Nomograms, graphical tables describing these ash deposition patterns using simple models, are widely used to interpret prehistoric eruptions. Unfortunately, the simple models used to build the nomograms are inadequate for bent, wind-affected plumes.

Recent advances in modelling employ multi-phase, physics-based simulations. ATHAM, the Active Tracer High-resolution Atmospheric Model originally from the labs of Graf and Herzog, uses computational fluid dynamics to model the eruption columnin 3D as a multiphase fluid flow, accounting for changing dynamics in a very complex system.

Our large study area 100 km in three dimensions meant radical filtering of the vast amount of data. ATHAM data was imported into Maptek Vulcan™ to take advantage of the 3D modelling and visualisation capabilities, and generate block models and grade shells.

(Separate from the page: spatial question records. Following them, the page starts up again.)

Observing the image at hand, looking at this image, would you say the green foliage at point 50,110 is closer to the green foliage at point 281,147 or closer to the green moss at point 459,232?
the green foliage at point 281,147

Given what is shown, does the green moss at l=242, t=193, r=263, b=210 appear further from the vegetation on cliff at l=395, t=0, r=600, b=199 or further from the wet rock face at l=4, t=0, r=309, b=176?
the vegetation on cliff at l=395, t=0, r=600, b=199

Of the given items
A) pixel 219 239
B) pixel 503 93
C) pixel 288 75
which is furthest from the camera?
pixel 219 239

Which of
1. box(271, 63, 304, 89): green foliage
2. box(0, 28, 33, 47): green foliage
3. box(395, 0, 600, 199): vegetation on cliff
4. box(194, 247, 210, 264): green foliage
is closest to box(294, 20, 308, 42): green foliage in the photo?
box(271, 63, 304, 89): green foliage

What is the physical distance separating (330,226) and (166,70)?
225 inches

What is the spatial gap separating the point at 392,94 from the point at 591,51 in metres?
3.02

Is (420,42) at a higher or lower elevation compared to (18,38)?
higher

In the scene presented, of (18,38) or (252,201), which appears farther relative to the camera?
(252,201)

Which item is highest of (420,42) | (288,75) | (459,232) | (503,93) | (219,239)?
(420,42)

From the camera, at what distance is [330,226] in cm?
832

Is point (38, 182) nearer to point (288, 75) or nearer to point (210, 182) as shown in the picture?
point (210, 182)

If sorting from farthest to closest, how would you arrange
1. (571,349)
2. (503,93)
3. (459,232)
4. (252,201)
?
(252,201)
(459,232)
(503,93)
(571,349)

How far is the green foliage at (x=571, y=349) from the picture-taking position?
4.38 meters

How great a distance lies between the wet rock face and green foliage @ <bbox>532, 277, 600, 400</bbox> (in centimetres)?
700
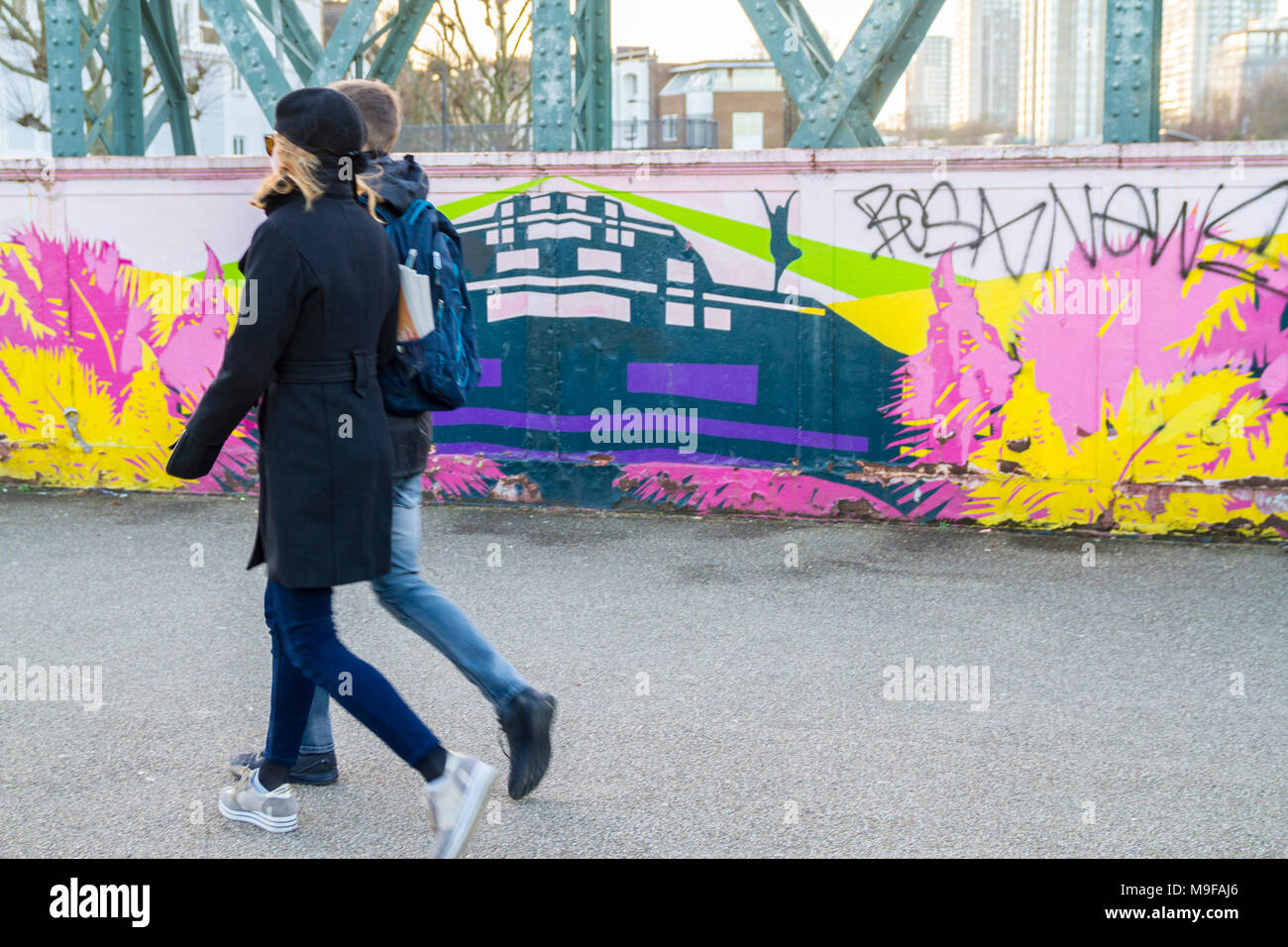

Visualising the model in 3D is key to understanding what the data actually means.

Using Vulcan we combined files, filtering out zero concentrations to visualise a short event, allowing direct comparison with real eruption plumes. Showing how a plume behaves in windy conditions allowed us to talk meaningfully with risk mitigation experts.

To simulate the eruption with variable wind conditions takes hours to capture minutes of simulation. With more time, mappable regimes of flow can be generated. Cross-sections can be produced to show gradations of ash concentration.
Seeing the morphology and concentrations change over time provides valuable information on the amount of ash, where it is in the atmosphere, and therefore where flights can operate safely.

The modelled data can be merged with topography and hazard maps. We can easily show where accumulated tephra intersects with evacuation routes. Assessing risk factors and communicating this information clearly is vital for emergency crews and preparatory mitigation planning.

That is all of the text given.